Who are we? Why are we here? What happens after death? What is the meaning of life? Jeff Hoke doesn't know either, but as curator of The Museum of Lost Wonder, he's just as curious as you are. And if you're not curious, the Museum is here at last to remedy that situation. Go inside quickly.

The Museum of Lost Wonder has been under construction and open to public perusal for some time. Most of the material has been previously released as black-and-white pamphlets, and some of the grander, full-color displays are available for interactive walkthroughs online for visitors wanting to wander off the written page. But this is the first time all the museum's displays have been available in their full glory to a mass market.
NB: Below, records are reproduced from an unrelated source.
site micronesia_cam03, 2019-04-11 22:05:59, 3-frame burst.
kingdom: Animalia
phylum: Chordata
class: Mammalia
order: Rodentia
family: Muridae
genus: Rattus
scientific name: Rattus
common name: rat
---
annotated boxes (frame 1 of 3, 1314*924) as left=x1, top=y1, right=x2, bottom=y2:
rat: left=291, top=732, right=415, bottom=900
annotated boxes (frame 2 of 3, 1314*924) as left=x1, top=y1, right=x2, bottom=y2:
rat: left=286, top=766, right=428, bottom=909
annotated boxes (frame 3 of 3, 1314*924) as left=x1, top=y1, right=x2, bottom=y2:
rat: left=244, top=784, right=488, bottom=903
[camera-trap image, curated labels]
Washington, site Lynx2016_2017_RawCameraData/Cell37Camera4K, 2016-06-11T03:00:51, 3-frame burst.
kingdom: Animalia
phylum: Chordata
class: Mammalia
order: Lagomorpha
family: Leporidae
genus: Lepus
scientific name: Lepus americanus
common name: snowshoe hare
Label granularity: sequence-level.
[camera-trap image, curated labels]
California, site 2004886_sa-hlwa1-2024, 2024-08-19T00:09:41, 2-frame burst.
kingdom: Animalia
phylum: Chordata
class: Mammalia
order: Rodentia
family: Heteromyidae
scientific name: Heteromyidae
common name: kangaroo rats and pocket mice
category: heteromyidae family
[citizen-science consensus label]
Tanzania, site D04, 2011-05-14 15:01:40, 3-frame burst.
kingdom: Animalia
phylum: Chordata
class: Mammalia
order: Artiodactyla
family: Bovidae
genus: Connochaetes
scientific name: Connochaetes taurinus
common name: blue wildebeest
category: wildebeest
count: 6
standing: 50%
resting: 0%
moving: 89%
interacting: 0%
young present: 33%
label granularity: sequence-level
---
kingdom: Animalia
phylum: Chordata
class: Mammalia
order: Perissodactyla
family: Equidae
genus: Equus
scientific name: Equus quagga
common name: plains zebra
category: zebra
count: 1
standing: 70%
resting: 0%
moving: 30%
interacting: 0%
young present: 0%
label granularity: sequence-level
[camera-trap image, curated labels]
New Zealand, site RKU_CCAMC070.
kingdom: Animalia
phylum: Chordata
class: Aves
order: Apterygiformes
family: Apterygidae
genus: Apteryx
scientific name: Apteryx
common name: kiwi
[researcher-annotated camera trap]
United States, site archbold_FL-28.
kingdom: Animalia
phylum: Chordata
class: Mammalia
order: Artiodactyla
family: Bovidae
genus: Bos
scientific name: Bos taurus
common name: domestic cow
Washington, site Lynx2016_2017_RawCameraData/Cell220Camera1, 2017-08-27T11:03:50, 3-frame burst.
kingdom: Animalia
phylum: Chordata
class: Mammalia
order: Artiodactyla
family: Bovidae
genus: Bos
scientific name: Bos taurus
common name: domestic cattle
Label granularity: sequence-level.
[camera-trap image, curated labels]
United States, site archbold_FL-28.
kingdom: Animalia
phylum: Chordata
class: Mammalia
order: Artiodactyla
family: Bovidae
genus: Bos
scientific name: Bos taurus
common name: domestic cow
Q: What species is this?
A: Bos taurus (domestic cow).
Hoke is a professional museum designer by trade, and it shows in the masterful structure of The Museum of Lost Wonder. The book feels more like a real museum than any text should, with rooms roughly based on alchemical principals, covering the evolution of the universe and everything in it through the alchemical process. There are displays, illuminations and elaborate make-it-yourself models that leave even frequent readers with an inescapable feeling of unexamined rooms and updating displays forever awaiting exploration. Those displays that are visible are gorgeous and always challenging. There are impossible photographs, like the baby dragon's skull, watercolor portraits of a strange wooden cipher-life form called Gnomon, a Tibetan Wheel of Life and the eternally unknowable condensed to black-and-white symbols. As in any good museum, the art is integral to the discussion, not merely a digression.

Besides the immediately captivating displays and experiments, Hoke papers his rooms with essays referencing traditions from Atlantis to America, but never presumes to tell visitors which, if any, theories they should believe. This is a place to honor wonder, not just knowledge. It's possible, maybe even desirable, to leave the museum more confused than when you entered. But with experiments, arguments and new universes pouring out of the halls, it's not possible to leave the museum bored.

The Museum of Lost Wonder is not for everyone, or even for every day. For those bored souls who think pictures mean a book is for children, or those only comfortable with knowledge in its more concrete and tested forms, or just those practical moments when you need to wash the dishes and get food on the table and the kids out the door before the bus comes, the Museum won't do. But for those who still dizzy themselves staring into the sky or see dinner as a grand chemistry experiment, and perhaps most of all for those horrible days when the bus has come and gone because you just can't find any point to getting on for one more ride, The Museum of Lost Wonder is more than an answer. It's an adventure.